* _SHORT PROBLEM_
Rewrite the items below, substituting "From this viewpoint" for every occurrence of "From this perspective" and keeping everything else the same. Omit the pictures from your answer.

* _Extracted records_
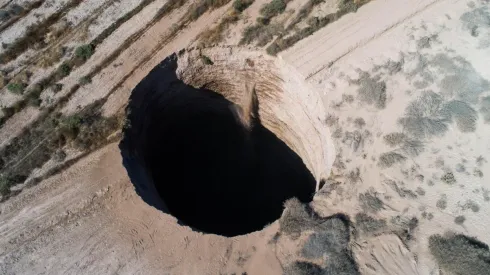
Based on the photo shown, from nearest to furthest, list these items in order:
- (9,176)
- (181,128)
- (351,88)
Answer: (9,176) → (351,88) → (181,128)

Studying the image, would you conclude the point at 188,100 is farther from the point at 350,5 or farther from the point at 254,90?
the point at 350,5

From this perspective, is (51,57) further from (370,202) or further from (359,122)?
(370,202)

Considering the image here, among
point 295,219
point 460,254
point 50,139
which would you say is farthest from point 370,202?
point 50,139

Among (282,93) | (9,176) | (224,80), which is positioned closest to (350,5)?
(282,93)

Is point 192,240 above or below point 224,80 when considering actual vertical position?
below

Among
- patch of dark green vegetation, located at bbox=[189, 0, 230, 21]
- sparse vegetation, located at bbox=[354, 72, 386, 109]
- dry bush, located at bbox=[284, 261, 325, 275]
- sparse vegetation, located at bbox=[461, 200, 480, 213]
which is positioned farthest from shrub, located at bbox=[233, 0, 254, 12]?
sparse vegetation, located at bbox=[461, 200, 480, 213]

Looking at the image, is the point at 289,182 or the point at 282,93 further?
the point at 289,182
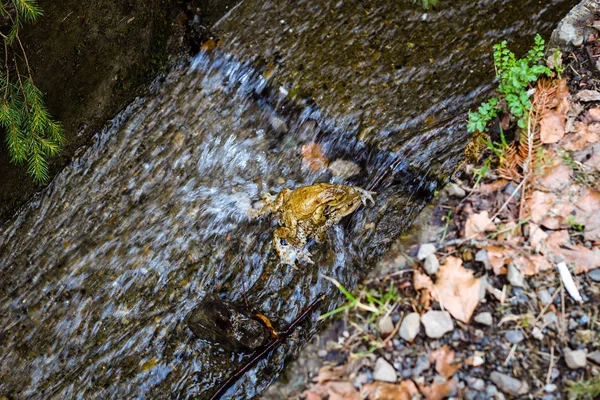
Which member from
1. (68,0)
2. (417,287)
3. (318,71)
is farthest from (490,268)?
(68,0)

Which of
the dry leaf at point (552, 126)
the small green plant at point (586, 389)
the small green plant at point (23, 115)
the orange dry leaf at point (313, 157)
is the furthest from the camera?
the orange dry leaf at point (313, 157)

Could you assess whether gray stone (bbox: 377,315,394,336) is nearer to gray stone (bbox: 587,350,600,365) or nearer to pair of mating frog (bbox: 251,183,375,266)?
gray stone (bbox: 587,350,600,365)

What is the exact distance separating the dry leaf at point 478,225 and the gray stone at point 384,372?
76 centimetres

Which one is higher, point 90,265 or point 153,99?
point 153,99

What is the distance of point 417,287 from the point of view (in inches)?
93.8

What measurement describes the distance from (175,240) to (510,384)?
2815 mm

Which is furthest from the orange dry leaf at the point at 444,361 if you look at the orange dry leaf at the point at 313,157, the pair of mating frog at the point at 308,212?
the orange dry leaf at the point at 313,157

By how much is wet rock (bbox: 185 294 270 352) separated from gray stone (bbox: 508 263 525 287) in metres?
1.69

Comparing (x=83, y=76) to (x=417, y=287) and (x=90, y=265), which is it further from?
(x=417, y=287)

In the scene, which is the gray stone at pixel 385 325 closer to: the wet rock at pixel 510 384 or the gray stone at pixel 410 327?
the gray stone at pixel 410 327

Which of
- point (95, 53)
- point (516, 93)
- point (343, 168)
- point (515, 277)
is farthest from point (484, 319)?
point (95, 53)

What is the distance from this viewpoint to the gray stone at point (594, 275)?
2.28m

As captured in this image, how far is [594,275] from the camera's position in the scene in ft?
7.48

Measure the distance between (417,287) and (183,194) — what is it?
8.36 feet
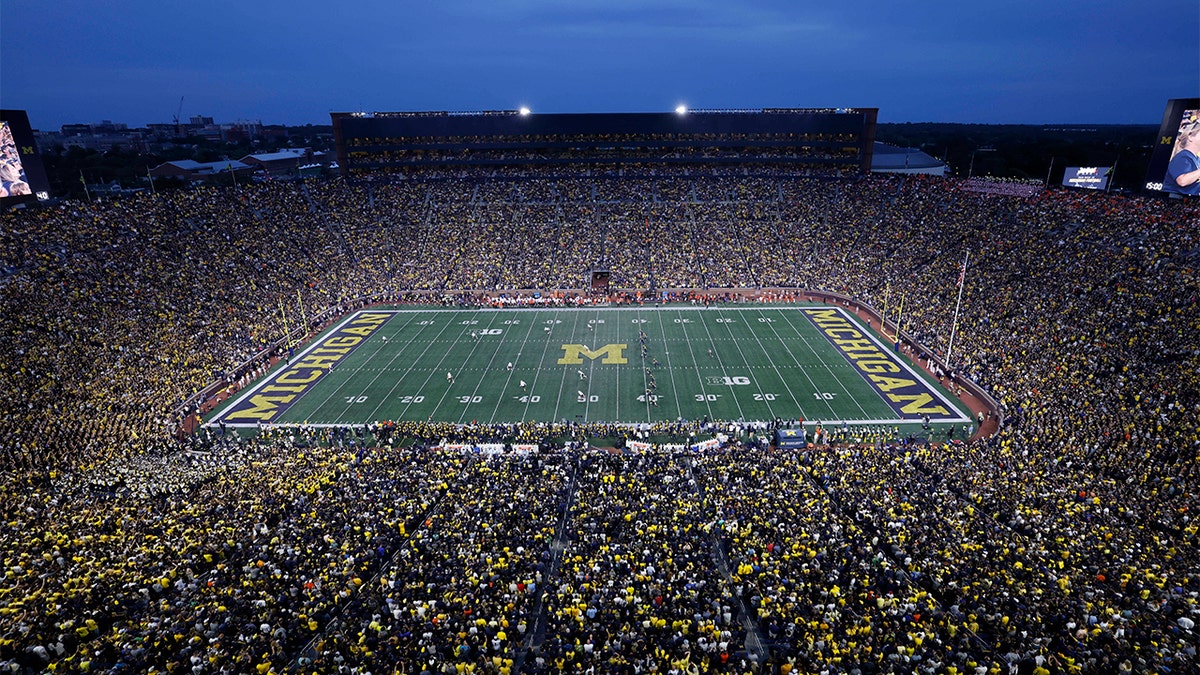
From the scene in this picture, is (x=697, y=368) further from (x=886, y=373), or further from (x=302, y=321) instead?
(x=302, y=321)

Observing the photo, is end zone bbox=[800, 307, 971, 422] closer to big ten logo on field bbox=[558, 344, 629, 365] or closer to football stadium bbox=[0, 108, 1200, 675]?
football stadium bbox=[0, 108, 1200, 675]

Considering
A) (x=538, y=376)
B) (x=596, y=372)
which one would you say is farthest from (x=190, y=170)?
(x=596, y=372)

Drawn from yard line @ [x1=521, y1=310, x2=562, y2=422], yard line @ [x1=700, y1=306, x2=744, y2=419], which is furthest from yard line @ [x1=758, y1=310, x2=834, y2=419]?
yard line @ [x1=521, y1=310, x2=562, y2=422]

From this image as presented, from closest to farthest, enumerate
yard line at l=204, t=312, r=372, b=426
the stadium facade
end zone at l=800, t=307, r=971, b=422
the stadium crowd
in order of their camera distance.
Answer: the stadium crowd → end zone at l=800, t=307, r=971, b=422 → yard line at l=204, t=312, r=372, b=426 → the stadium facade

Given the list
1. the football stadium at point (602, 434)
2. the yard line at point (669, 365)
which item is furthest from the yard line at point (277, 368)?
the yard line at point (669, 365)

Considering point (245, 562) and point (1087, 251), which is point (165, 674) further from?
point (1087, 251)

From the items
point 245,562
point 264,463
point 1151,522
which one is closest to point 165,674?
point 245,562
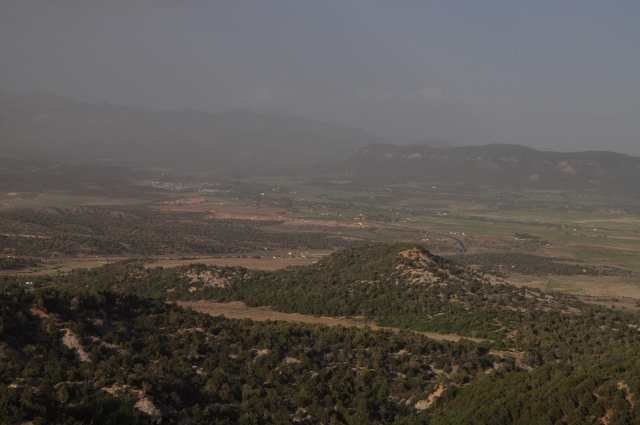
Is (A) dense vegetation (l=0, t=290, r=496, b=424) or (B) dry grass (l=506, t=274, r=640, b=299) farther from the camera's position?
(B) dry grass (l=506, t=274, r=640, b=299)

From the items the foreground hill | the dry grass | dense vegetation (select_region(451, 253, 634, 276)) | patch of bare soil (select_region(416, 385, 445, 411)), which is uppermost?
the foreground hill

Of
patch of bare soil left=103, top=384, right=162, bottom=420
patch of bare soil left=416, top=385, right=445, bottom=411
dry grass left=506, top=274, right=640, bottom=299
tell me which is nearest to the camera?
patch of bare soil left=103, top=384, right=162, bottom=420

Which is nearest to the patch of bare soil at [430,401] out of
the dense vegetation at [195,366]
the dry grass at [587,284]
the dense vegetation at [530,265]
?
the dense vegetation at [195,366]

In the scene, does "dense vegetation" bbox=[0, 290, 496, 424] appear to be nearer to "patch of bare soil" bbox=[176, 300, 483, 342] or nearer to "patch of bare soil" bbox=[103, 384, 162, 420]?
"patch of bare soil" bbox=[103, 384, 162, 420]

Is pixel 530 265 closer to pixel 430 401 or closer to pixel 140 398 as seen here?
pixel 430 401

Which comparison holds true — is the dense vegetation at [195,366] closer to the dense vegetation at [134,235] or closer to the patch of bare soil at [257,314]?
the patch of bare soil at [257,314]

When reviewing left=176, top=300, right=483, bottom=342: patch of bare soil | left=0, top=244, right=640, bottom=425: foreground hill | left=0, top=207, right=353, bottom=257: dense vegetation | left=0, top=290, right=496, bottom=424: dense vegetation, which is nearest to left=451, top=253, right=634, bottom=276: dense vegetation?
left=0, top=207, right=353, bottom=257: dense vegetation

* _REPLY_
Based on the photo shown, from nearest to furthest, list these items in order:
- (9,176)
- (181,128)
- (351,88)
Answer: (9,176) → (351,88) → (181,128)

Studying the image, would you conclude the point at 188,100 is farther from the point at 350,5 or farther from the point at 254,90?
the point at 350,5

From this viewpoint, is (51,57) further from (370,202) or further from (359,122)?
(370,202)

Considering the image here, among
point 295,219
point 460,254
point 50,139
which would you say is farthest from point 370,202?
point 50,139

Among (282,93) | (9,176) | (224,80), which is positioned closest to (350,5)?
(282,93)

Is point 192,240 above or below point 224,80 when considering actual vertical position?
below

Among
- patch of dark green vegetation, located at bbox=[189, 0, 230, 21]
- sparse vegetation, located at bbox=[354, 72, 386, 109]
- dry bush, located at bbox=[284, 261, 325, 275]
- sparse vegetation, located at bbox=[461, 200, 480, 213]
which is positioned farthest from shrub, located at bbox=[233, 0, 254, 12]?
sparse vegetation, located at bbox=[461, 200, 480, 213]

Looking at the image, is the point at 289,182 or the point at 282,93 further?
the point at 289,182
Which member from
1. (68,0)
2. (417,287)
3. (318,71)
is farthest from (490,268)?
(68,0)

Which of
the dry leaf at point (552, 126)
the small green plant at point (586, 389)
the small green plant at point (23, 115)
the orange dry leaf at point (313, 157)
is the furthest from the camera?
the orange dry leaf at point (313, 157)

Could you assess whether gray stone (bbox: 377,315,394,336) is nearer to gray stone (bbox: 587,350,600,365) or nearer to pair of mating frog (bbox: 251,183,375,266)?
gray stone (bbox: 587,350,600,365)

What is the exact distance separating the dry leaf at point 478,225 and the gray stone at point 384,372?
76 centimetres

Which one is higher, point 90,265 or point 153,99?
point 153,99

What is the distance of point 417,287 from the point of view (in inches)?
93.8

What measurement describes the distance from (175,240) to (510,384)?
2815 mm

Which is furthest from the orange dry leaf at the point at 444,361 if you look at the orange dry leaf at the point at 313,157, the pair of mating frog at the point at 308,212?
the orange dry leaf at the point at 313,157

By how much is wet rock (bbox: 185 294 270 352) separated from gray stone (bbox: 508 263 525 287) in metres?
1.69

Comparing (x=83, y=76) to (x=417, y=287) and (x=90, y=265), which is it further from?
(x=417, y=287)

In the scene, which is the gray stone at pixel 385 325 closer to: the wet rock at pixel 510 384 or the gray stone at pixel 410 327?
the gray stone at pixel 410 327

Which of
- point (95, 53)
- point (516, 93)
- point (343, 168)
- point (515, 277)
is farthest from point (484, 319)?
point (95, 53)

What is the distance from this viewpoint to the gray stone at point (594, 275)?
2.28m

As captured in this image, how far is [594,275] from the camera's position in the scene in ft?
7.48

Measure the distance between (417,287) and (183,194) — what is it?
8.36 feet
From the scene in this picture, is (x=697, y=368) further from (x=886, y=373), or further from (x=302, y=321) instead?
(x=302, y=321)

Observing the photo, is end zone bbox=[800, 307, 971, 422] closer to big ten logo on field bbox=[558, 344, 629, 365] or closer to football stadium bbox=[0, 108, 1200, 675]?
football stadium bbox=[0, 108, 1200, 675]

Considering
A) (x=538, y=376)
B) (x=596, y=372)
which one would you say is farthest from (x=190, y=170)?
(x=596, y=372)

Drawn from yard line @ [x1=521, y1=310, x2=562, y2=422], yard line @ [x1=700, y1=306, x2=744, y2=419], which is furthest from yard line @ [x1=758, y1=310, x2=834, y2=419]?
yard line @ [x1=521, y1=310, x2=562, y2=422]

From this image as presented, from closest to farthest, enumerate
yard line at l=204, t=312, r=372, b=426
the stadium facade
end zone at l=800, t=307, r=971, b=422
the stadium crowd
in order of their camera distance.
Answer: the stadium crowd → end zone at l=800, t=307, r=971, b=422 → yard line at l=204, t=312, r=372, b=426 → the stadium facade

Given the list
1. the football stadium at point (602, 434)
2. the yard line at point (669, 365)
which item is furthest from the yard line at point (277, 368)?
the yard line at point (669, 365)

Considering point (245, 562) and point (1087, 251), which is point (165, 674) further from?
point (1087, 251)

From the items
point 245,562
point 264,463
point 1151,522
which one is closest to point 165,674?
point 245,562
Is (A) dense vegetation (l=0, t=290, r=496, b=424) or (B) dry grass (l=506, t=274, r=640, b=299) farther from the camera's position?
(B) dry grass (l=506, t=274, r=640, b=299)

From the items the foreground hill | the dry grass | dense vegetation (select_region(451, 253, 634, 276)) | patch of bare soil (select_region(416, 385, 445, 411)), which is uppermost?
the foreground hill

Of
patch of bare soil left=103, top=384, right=162, bottom=420
patch of bare soil left=416, top=385, right=445, bottom=411
dry grass left=506, top=274, right=640, bottom=299
tell me which is nearest to the camera?
patch of bare soil left=103, top=384, right=162, bottom=420

Which is nearest to the patch of bare soil at [430,401] out of
the dense vegetation at [195,366]
the dry grass at [587,284]
the dense vegetation at [530,265]
?
the dense vegetation at [195,366]

In the scene, does "dense vegetation" bbox=[0, 290, 496, 424] appear to be nearer to "patch of bare soil" bbox=[176, 300, 483, 342] or nearer to "patch of bare soil" bbox=[103, 384, 162, 420]?
"patch of bare soil" bbox=[103, 384, 162, 420]

Is pixel 530 265 closer to pixel 430 401 or closer to pixel 140 398 as seen here?
pixel 430 401

Which comparison holds true — is the dense vegetation at [195,366] closer to the dense vegetation at [134,235] or closer to the patch of bare soil at [257,314]?
the patch of bare soil at [257,314]

When reviewing left=176, top=300, right=483, bottom=342: patch of bare soil | left=0, top=244, right=640, bottom=425: foreground hill | left=0, top=207, right=353, bottom=257: dense vegetation | left=0, top=290, right=496, bottom=424: dense vegetation, which is nearest to left=451, top=253, right=634, bottom=276: dense vegetation?
left=0, top=207, right=353, bottom=257: dense vegetation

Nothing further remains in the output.